Start of DATA UNDER STUDY

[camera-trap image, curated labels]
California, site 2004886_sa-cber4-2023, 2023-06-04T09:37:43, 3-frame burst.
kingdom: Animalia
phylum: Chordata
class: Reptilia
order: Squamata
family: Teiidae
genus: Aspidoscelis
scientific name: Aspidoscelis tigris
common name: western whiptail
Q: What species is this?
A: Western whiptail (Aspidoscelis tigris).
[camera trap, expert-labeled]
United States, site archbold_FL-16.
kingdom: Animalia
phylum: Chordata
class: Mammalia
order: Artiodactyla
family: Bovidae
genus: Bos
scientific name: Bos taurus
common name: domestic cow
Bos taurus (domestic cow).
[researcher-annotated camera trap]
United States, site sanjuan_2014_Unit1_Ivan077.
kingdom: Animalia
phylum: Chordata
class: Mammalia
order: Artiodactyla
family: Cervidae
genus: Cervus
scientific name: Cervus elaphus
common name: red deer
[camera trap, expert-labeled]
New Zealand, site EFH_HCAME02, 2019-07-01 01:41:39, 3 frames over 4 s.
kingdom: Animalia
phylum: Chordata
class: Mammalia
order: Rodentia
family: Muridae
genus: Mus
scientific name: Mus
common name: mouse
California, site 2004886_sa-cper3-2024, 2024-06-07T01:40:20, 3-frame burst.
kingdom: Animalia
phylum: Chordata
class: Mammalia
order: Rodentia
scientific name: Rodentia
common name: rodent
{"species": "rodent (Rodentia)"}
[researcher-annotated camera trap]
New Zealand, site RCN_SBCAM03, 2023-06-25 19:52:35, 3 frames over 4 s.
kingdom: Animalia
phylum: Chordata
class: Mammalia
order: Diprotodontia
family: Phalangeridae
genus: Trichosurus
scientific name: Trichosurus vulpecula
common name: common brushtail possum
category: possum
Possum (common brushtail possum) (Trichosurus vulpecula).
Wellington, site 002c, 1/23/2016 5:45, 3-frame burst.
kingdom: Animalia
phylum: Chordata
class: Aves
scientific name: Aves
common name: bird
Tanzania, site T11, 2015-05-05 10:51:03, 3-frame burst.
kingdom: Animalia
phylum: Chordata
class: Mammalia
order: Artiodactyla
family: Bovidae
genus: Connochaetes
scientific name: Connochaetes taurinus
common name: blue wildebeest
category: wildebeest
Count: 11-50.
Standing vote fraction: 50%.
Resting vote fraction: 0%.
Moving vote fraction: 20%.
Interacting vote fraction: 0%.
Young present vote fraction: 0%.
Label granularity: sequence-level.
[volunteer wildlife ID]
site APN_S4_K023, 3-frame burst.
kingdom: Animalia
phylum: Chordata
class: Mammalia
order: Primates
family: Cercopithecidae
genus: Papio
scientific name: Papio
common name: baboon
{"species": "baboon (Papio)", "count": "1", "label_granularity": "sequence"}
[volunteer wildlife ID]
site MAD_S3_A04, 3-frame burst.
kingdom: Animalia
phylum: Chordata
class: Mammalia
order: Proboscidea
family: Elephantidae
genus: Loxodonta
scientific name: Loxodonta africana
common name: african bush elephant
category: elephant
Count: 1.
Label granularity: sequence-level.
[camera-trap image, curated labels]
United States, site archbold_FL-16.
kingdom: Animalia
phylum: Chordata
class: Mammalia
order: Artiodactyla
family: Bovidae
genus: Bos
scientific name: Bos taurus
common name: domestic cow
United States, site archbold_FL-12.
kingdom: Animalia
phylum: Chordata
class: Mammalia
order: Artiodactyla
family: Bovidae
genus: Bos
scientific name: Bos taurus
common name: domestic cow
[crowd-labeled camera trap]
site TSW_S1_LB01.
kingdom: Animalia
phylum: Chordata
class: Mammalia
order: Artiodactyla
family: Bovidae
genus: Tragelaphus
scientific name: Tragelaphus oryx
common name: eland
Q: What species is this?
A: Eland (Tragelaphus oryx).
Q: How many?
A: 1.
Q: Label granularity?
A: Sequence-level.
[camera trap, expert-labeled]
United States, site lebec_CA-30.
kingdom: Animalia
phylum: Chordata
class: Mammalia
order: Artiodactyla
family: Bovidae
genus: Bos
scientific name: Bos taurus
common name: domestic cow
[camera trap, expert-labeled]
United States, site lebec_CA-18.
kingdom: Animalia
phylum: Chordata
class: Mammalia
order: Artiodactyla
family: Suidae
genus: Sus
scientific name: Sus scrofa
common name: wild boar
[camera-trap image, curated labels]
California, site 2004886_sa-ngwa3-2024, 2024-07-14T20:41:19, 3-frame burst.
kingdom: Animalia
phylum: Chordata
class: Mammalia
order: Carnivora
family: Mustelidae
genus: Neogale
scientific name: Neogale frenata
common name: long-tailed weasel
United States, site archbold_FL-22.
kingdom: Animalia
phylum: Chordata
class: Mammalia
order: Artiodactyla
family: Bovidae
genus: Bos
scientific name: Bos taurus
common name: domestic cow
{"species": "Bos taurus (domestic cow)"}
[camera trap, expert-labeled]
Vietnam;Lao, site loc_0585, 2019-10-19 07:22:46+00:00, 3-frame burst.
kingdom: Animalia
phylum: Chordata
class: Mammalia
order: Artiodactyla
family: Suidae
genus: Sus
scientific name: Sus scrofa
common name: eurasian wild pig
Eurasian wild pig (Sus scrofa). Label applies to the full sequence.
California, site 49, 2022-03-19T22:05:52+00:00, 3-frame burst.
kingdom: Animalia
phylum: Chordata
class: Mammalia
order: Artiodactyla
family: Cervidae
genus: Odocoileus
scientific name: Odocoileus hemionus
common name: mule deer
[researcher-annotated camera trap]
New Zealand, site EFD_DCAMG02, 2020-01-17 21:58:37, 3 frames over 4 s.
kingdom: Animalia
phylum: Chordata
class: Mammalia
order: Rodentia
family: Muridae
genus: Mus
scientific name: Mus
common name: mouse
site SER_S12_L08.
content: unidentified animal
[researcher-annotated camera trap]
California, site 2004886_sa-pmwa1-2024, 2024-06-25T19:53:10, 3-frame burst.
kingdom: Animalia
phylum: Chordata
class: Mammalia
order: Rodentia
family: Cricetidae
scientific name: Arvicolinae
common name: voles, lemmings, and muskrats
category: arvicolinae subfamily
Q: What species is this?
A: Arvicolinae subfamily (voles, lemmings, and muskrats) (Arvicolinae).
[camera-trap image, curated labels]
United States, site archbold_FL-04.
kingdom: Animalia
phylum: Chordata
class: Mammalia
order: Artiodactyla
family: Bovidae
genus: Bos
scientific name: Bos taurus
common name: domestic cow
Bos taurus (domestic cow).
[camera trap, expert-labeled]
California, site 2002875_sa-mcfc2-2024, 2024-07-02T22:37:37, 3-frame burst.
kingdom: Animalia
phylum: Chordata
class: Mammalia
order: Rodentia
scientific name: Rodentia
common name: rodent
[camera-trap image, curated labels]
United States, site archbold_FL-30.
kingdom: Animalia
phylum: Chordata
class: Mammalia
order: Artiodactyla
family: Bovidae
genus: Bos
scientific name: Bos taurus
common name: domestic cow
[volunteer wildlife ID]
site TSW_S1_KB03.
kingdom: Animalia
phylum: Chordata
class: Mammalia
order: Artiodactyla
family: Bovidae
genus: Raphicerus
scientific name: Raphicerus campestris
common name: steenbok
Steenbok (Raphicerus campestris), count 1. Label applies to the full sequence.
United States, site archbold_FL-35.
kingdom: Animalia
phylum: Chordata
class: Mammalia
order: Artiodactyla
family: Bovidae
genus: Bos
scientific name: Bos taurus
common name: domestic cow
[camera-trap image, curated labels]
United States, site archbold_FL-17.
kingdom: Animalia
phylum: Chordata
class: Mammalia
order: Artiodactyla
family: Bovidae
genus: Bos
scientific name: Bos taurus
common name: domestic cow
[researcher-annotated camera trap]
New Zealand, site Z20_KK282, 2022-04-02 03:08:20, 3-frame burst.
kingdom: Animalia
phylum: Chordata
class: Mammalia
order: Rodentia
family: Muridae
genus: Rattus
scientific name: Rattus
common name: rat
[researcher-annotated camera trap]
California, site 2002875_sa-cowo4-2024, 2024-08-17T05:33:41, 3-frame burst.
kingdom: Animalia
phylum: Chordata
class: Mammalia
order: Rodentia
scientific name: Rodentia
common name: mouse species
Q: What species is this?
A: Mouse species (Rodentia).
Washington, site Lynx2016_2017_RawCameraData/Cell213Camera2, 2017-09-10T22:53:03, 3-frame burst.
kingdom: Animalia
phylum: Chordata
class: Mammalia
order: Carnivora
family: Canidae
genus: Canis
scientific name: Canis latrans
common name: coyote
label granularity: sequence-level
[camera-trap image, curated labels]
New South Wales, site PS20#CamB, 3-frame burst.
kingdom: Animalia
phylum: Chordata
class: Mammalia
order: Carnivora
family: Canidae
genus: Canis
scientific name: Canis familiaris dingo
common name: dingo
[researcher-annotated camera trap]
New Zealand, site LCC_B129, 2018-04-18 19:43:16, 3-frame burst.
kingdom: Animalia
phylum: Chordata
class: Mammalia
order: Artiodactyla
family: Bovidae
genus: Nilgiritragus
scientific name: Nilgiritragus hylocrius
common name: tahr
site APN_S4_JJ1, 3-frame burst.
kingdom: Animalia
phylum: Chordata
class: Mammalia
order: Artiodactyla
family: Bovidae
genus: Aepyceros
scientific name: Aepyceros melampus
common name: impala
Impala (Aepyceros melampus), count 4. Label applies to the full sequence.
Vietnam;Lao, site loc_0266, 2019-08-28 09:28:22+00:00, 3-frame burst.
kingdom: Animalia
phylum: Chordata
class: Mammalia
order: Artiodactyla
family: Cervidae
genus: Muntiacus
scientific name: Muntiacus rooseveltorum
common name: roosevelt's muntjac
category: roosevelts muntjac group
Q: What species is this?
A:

End of DATA UNDER STUDY

**WORK TO BE COMPLETED**
Set down verbatim only the lines between the start of the data above and the line with "United States, site sanjuan_2014_Unit1_Ivan077.", both boundaries included.

**ANSWER SECTION**
[camera-trap image, curated labels]
California, site 2004886_sa-cber4-2023, 2023-06-04T09:37:43, 3-frame burst.
kingdom: Animalia
phylum: Chordata
class: Reptilia
order: Squamata
family: Teiidae
genus: Aspidoscelis
scientific name: Aspidoscelis tigris
common name: western whiptail
Q: What species is this?
A: Western whiptail (Aspidoscelis tigris).
[camera trap, expert-labeled]
United States, site archbold_FL-16.
kingdom: Animalia
phylum: Chordata
class: Mammalia
order: Artiodactyla
family: Bovidae
genus: Bos
scientific name: Bos taurus
common name: domestic cow
Bos taurus (domestic cow).
[researcher-annotated camera trap]
United States, site sanjuan_2014_Unit1_Ivan077.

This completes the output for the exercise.